The Week of Harsh Holidays
The Week of Harsh Holidays
Sunday: The Weatherman’s Holiday
In classical times this was the day
men consummated a threat and the season
changed. Bitter men call this Revenge Day.
Greeting cards are expected.
Monday: The Day of The Atoned Rock
Candles burn. Prayers end
with a name. Young girls secretly
relish this day: the possibility of aftermath.
Tuesday: Adulteress’s Day
Who wears a blindfold?
Who’s ear is cut off? Anonymous gifts.
Wednesday: The Festival of Catastrophe
Windows are covered with red crepe paper.
Babies born this day are named after hurricanes.
Lavish parties and dances are held.
Only fast music is played. When this holiday falls
on an even date people buy blankets.
Thursday: The Assassin’s Carnival
Parties and dances are also held,
though the music is louder.
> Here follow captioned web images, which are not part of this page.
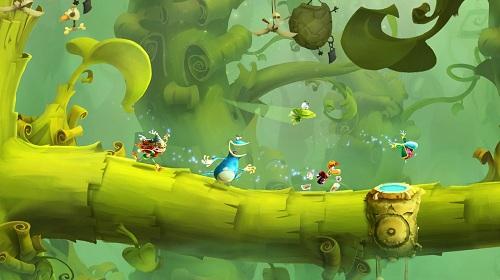 Présentation des nouveautés Wii U et 3DS(32)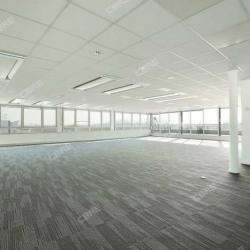 Location Bureau Puteaux 1113 m²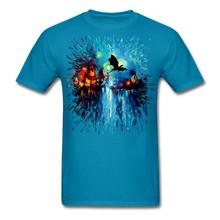 Load image into Gallery viewer, Flight of the Dragon Splash Unisex Classic T-Shirt - turquoise
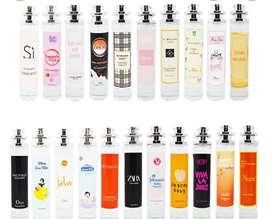 Parfum thailand 35 ml murah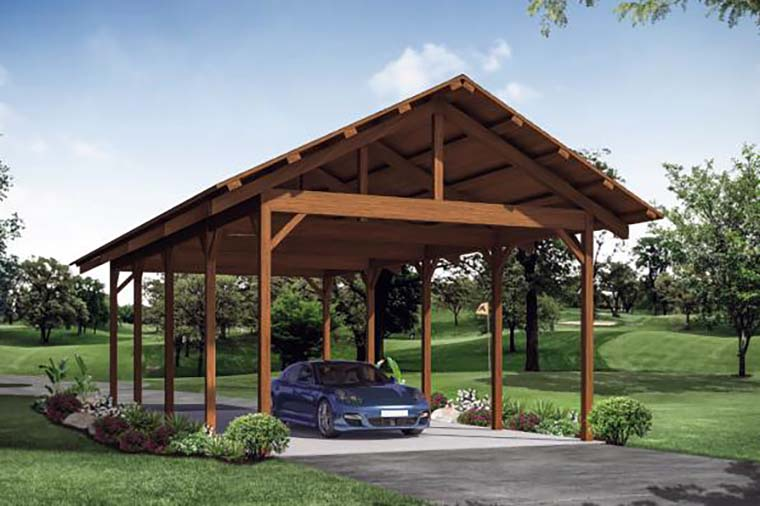 Country 2 Car Garage Plan 41309 Elevation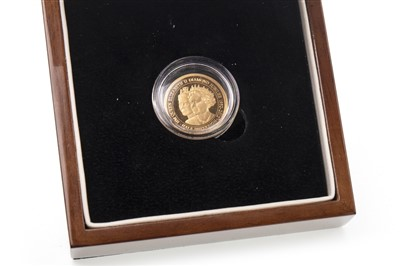 Lot 514-A GIBRALTAR GOLD HALF SOVEREIGN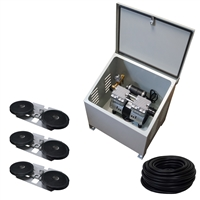 Savio2 Aeration System 3 (Includes Ground Enclosure) with 1HP Air Pump , Double Diffusers (x3), 100' Weighted Tubing (x3)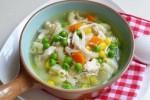 Ilustrasi sup ayam macaroni (www.vietnamesefood.com.vn)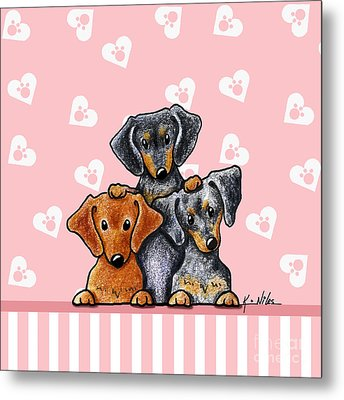 Doxie Trio Metal Print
Promises are made.
Gifts are exchanged. Imagination
is under siege. Doors must remain open after
dark, even if no one is home.
Friday: Electrician’s Birthday
Only two traditions are practiced.
From midnight to midnight sleeping
is forbidden. What people do to stay awake
is unique. Written confessions
are sealed and left with relatives.
Saturday: The Biographer’s Sabbath.
Nothing to do with memoirs or survivors.
Families eat breakfast together. By noon,
a sigh of pity. Men are given a chance
to change their names. The lambs
are slaughtered for dinner.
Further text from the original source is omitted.